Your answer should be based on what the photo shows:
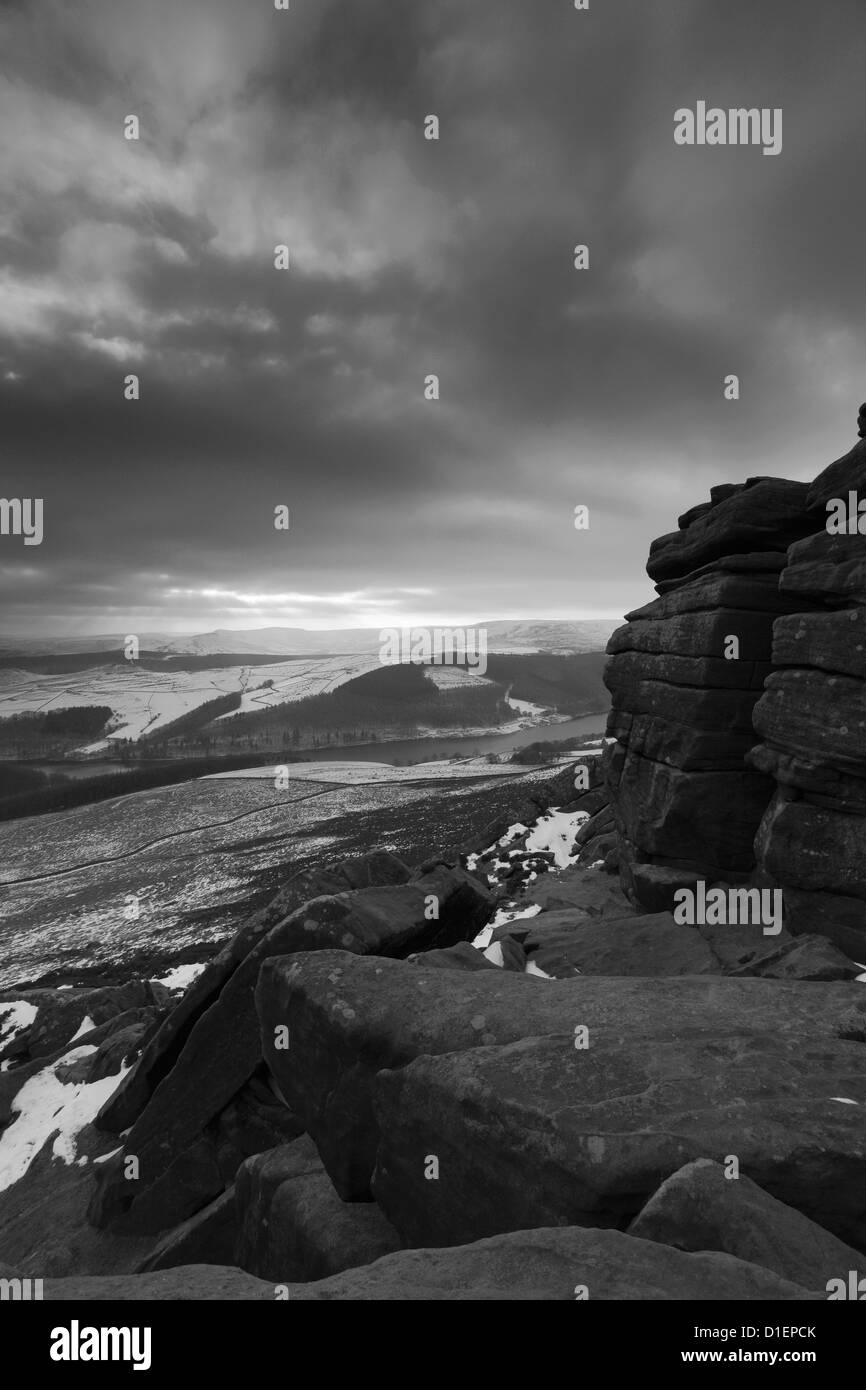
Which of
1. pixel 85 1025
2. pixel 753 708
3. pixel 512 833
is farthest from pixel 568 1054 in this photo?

**WORK TO DO**: Rewrite the lines of the data above as a Markdown table with a "Row" column for the row number and a "Line" column for the line itself. Skip blank lines and leave the pictures out.

**CORRECT ANSWER**:
| Row | Line |
|---|---|
| 1 | Your answer should be based on what the photo shows: |
| 2 | Which of |
| 3 | 1. pixel 85 1025 |
| 4 | 2. pixel 753 708 |
| 5 | 3. pixel 512 833 |
| 6 | is farthest from pixel 568 1054 in this photo? |